The OpenACC version is easier for end users as well, Lin says. The Roche researchers "can read and even modify the OpenACC version of the source code, which is almost similar to the original code," while the CUDA version "seems totally different" to them, he says.
Lin predicts that OpenACC will eventually "be more popular than CUDA and OpenCL" and is the "best option for bioinformatics researchers for programming on Nvidia GPUs and other many-core devices."
He adds that the 16-fold acceleration of DNAdist with OpenACC is actually at the low end of the scale for potential GPU acceleration of bioinformatics programs, which could be juiced up to 100-fold if the original code was running as a single thread in a CPU.
Nvidia's Gupta stresses that this level of acceleration depends on the state of the original code. If it was never optimized to a CPU, "any parallelizing complier would be able to accelerate that application quite well." In such cases, "we've seen people get 50 times speedup using OpenACC."
On the other hand, an application that has been fully optimized for a CPU might see only a two-fold or three-fold acceleration.
While OpenACC makes it easier for developers to accelerate their code, the end result isn't as dramatic as it could be with low-level APIs like CUDA and OpenCL.
Researchers at the Center for Computing and Communication at Germany's Aachen University have found that the performance of code accelerated with OpenACC generally runs at a fraction of the level of the same code implemented using low-level APIs. In a study presented at the Euro-Par 2012 conference in August, they reported that an application for simulating gear cutting in the auto industry performed about 80 percent as well when implemented with OpenACC as compared to OpenCL. An OpenACC-accelerated program for neuromagnetic brain imaging, however, exhibited only about 40 percent of the performance as the OpenCL version.
Nvidia's Gupta says that OpenACC can get as fast as CUDA "in some cases," particularly when implemented by an expert developer who specializes in programming to the processor.
"When a compiler is trying to do it, it may or may not get as good as a well-trained developer," he acknowledges.
Christian Terboven, a member of the Aachen team that compared OpenACC with OpenCL, says that the directive-based approach limits the ability to exploit "all the possible tuning opportunities" with GPUs. "That's always a drawback if you're using an abstraction like directives," he says.
In addition, the community-driven standard doesn't support some new hardware features that are available in vendor-specific programming models. Terboven's colleague, Sandra Wienke, notes that "CUDA will always support the latest features, but OpenACC will take some time to include it into the standard."

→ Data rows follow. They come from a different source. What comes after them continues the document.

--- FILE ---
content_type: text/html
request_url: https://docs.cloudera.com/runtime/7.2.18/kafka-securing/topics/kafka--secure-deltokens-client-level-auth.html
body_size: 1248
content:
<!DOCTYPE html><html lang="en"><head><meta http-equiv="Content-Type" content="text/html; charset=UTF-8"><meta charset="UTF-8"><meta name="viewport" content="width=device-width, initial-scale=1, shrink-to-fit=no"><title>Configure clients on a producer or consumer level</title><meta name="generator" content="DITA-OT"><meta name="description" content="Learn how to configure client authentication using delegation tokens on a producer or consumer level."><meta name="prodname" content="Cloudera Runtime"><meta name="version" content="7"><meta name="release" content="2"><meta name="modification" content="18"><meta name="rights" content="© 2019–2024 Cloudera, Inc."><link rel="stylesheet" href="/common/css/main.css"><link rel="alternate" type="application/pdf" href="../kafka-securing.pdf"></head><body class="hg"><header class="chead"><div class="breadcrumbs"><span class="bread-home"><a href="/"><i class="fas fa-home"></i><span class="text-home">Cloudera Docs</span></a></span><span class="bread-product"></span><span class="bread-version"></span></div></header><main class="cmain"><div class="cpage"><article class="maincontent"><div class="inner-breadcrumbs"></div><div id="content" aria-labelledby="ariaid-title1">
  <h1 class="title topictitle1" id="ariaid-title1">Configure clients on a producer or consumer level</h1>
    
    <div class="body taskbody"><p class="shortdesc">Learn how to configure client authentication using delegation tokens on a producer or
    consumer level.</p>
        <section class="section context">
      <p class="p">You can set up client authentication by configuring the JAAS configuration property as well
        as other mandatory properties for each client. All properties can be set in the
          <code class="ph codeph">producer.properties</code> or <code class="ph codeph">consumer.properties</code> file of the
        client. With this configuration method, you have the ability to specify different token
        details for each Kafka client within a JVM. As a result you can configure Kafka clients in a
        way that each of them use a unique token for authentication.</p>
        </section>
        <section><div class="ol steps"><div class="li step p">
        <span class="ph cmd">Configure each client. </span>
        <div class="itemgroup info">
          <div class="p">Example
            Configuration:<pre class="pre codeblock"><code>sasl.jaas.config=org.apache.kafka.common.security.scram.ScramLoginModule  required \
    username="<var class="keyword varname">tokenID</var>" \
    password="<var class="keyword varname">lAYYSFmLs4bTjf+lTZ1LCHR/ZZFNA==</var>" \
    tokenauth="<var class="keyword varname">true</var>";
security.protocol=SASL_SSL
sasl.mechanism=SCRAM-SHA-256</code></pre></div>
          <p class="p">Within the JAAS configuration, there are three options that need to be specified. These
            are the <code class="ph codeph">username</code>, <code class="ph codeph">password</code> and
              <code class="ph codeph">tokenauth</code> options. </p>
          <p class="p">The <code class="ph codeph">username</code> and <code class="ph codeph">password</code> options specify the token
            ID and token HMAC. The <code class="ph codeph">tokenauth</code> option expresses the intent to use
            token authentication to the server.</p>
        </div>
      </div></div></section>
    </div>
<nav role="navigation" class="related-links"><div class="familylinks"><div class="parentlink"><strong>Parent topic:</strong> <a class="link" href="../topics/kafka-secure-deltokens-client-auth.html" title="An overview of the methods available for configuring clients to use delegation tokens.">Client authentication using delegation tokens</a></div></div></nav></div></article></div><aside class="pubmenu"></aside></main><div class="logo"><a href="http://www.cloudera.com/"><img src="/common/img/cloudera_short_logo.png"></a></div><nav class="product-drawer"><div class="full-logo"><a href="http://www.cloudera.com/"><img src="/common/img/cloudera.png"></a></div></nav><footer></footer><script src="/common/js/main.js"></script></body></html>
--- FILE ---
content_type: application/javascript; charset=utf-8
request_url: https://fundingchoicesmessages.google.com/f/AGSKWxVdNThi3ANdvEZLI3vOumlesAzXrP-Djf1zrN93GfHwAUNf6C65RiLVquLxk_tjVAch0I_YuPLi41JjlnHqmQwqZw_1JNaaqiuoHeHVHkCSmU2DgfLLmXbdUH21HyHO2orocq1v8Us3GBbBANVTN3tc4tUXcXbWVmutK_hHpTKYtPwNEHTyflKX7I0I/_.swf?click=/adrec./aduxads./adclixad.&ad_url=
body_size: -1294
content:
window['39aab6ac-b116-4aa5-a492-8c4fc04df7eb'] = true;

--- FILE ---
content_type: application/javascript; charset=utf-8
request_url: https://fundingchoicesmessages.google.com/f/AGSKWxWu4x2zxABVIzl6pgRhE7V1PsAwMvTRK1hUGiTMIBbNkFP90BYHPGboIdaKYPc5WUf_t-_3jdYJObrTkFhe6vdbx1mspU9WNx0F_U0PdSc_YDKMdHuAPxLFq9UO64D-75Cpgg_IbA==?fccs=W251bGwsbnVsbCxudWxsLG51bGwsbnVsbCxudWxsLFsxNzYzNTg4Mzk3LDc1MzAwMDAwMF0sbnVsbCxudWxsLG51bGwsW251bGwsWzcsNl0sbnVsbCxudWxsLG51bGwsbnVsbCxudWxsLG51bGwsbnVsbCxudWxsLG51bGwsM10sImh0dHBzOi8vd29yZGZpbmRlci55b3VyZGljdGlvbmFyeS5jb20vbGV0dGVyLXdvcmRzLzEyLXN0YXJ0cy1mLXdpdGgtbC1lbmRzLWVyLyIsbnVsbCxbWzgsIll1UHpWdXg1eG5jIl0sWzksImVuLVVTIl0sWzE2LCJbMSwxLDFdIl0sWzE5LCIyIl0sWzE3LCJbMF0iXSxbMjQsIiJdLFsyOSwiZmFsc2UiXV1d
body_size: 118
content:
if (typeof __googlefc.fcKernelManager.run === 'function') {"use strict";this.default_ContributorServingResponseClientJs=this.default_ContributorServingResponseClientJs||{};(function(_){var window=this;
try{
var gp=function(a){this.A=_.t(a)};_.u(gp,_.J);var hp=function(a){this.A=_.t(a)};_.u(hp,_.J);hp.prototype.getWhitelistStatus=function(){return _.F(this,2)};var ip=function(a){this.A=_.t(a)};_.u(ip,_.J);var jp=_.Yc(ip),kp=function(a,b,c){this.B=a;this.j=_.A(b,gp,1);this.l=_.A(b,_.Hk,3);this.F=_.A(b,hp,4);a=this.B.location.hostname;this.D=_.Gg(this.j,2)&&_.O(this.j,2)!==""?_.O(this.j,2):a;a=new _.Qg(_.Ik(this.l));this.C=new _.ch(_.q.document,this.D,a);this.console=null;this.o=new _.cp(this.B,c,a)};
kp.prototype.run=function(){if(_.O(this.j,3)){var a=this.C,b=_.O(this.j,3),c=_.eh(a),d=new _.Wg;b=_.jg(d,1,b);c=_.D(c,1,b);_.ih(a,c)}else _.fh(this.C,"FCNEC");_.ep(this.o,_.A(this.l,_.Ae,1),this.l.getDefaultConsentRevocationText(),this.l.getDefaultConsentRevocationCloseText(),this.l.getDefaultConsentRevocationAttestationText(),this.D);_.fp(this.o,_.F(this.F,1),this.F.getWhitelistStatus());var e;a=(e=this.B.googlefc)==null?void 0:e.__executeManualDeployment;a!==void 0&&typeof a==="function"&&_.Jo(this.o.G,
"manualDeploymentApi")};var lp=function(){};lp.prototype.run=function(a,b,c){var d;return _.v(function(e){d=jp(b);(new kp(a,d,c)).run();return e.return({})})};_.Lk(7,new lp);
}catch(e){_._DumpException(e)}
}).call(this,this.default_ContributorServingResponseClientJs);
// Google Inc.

OpenACC is actually a stopgap intended to help developers accelerate their code until the broader OpenMP API specification for parallel programming incorporates accelerated programming. The vendors behind OpenACC are also on an OpenMP subcommittee tasked with developing a version of that standard for accelerators, but it hasn't been determined yet whether that capability will find its way into OpenMP 4.0, which should be ready for public comment before the end of the year.
In the meantime, OpenACC works well as a standalone API, Terboven says, and is a good option "in case an [accelerator] standard doesn't find its way into OpenMP 4.0."
Terboven adds that anyone looking to adopt GPU computing — regardless of the API they use — should "first understand their goals" since many developers "go crazy porting something to a GPU that won't solve their problem."
Gupta's advice for any new developer on GPUs, meantime, is "start with OpenACC" and then determine whether additional acceleration is necessary.